Requirements:
Return every entry exactly as written.

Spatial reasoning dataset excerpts

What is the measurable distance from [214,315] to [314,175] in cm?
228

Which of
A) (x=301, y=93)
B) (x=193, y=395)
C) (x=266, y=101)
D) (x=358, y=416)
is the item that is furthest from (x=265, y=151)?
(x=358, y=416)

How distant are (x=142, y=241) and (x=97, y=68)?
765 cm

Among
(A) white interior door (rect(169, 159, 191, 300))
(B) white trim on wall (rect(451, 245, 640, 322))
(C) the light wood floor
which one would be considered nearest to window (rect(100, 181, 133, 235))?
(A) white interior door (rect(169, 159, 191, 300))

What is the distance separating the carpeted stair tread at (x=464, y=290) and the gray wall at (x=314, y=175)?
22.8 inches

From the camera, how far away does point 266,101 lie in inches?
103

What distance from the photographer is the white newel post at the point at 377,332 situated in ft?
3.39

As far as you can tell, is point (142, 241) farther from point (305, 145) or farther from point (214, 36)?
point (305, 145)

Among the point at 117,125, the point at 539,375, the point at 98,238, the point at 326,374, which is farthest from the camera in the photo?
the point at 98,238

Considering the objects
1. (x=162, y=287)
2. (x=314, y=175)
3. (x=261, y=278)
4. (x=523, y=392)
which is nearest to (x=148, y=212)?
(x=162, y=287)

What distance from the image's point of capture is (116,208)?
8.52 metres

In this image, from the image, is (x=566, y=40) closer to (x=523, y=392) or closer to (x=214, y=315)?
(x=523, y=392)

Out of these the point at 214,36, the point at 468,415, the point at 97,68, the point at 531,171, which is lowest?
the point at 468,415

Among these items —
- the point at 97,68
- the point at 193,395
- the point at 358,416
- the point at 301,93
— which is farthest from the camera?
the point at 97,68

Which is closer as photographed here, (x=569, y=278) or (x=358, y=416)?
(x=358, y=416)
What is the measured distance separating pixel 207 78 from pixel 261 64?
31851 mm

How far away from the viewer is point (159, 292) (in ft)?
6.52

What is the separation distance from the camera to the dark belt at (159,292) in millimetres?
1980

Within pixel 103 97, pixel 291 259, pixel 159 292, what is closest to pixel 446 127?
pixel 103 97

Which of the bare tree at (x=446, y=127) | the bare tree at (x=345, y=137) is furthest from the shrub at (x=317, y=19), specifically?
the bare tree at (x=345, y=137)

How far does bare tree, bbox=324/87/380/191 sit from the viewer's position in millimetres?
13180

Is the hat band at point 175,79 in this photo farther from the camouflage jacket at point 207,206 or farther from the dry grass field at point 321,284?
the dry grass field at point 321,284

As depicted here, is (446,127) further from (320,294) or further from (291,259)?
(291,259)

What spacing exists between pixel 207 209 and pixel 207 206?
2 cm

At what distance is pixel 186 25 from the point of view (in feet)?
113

Response for this exercise:
What is the measurable distance from [214,315] to [314,175] in cm?
228

Which of
A) (x=301, y=93)
B) (x=193, y=395)
C) (x=266, y=101)
D) (x=358, y=416)
is the item that is furthest from (x=265, y=151)?
(x=358, y=416)

How distant are (x=142, y=241) and (x=97, y=68)?
765 cm

Among
(A) white interior door (rect(169, 159, 191, 300))
(B) white trim on wall (rect(451, 245, 640, 322))
(C) the light wood floor
which one would be considered nearest to window (rect(100, 181, 133, 235))?
(A) white interior door (rect(169, 159, 191, 300))

What is the distance separating the carpeted stair tread at (x=464, y=290) and the gray wall at (x=314, y=175)?
22.8 inches

From the camera, how far away does point 266,101 lie in inches?
103

What distance from the photographer is the white newel post at the point at 377,332 situated in ft?
3.39

As far as you can tell, is point (142, 241) farther from point (305, 145) or farther from point (214, 36)?
point (305, 145)

Among the point at 117,125, the point at 539,375, the point at 98,238, the point at 326,374, which is farthest from the camera in the photo?
the point at 98,238

Considering the objects
1. (x=162, y=287)
2. (x=314, y=175)
3. (x=261, y=278)
4. (x=523, y=392)
which is nearest to (x=148, y=212)?
(x=162, y=287)

What distance from the image's point of capture is (116,208)?
8.52 metres

In this image, from the image, is (x=566, y=40) closer to (x=523, y=392) or closer to (x=214, y=315)?
(x=523, y=392)

Out of these the point at 214,36, the point at 468,415, the point at 97,68, the point at 531,171, which is lowest?
the point at 468,415

Among these items —
- the point at 97,68
- the point at 193,395
- the point at 358,416
- the point at 301,93
— which is farthest from the camera?
the point at 97,68

Which is closer as photographed here, (x=569, y=278) or (x=358, y=416)?
(x=358, y=416)
What is the measured distance separating pixel 207 78 from pixel 261 64?
31851 mm

How far away from the viewer is point (159, 292) (in ft)?
6.52

What is the separation distance from the camera to the dark belt at (159,292) in millimetres?
1980

Within pixel 103 97, pixel 291 259, pixel 159 292, what is closest to pixel 446 127?
pixel 103 97

Which of the bare tree at (x=446, y=127) | the bare tree at (x=345, y=137) is furthest from the shrub at (x=317, y=19), specifically?
the bare tree at (x=345, y=137)

How far does bare tree, bbox=324/87/380/191 sit from the viewer's position in millimetres?
13180

Is the hat band at point 175,79 in this photo farther from the camouflage jacket at point 207,206 or farther from the dry grass field at point 321,284?
the dry grass field at point 321,284

As depicted here, is (446,127) further from (320,294) or further from (291,259)?
(291,259)

What spacing exists between pixel 207 209 and pixel 207 206?
2 cm

At what distance is pixel 186 25 from the point of view (in feet)?
113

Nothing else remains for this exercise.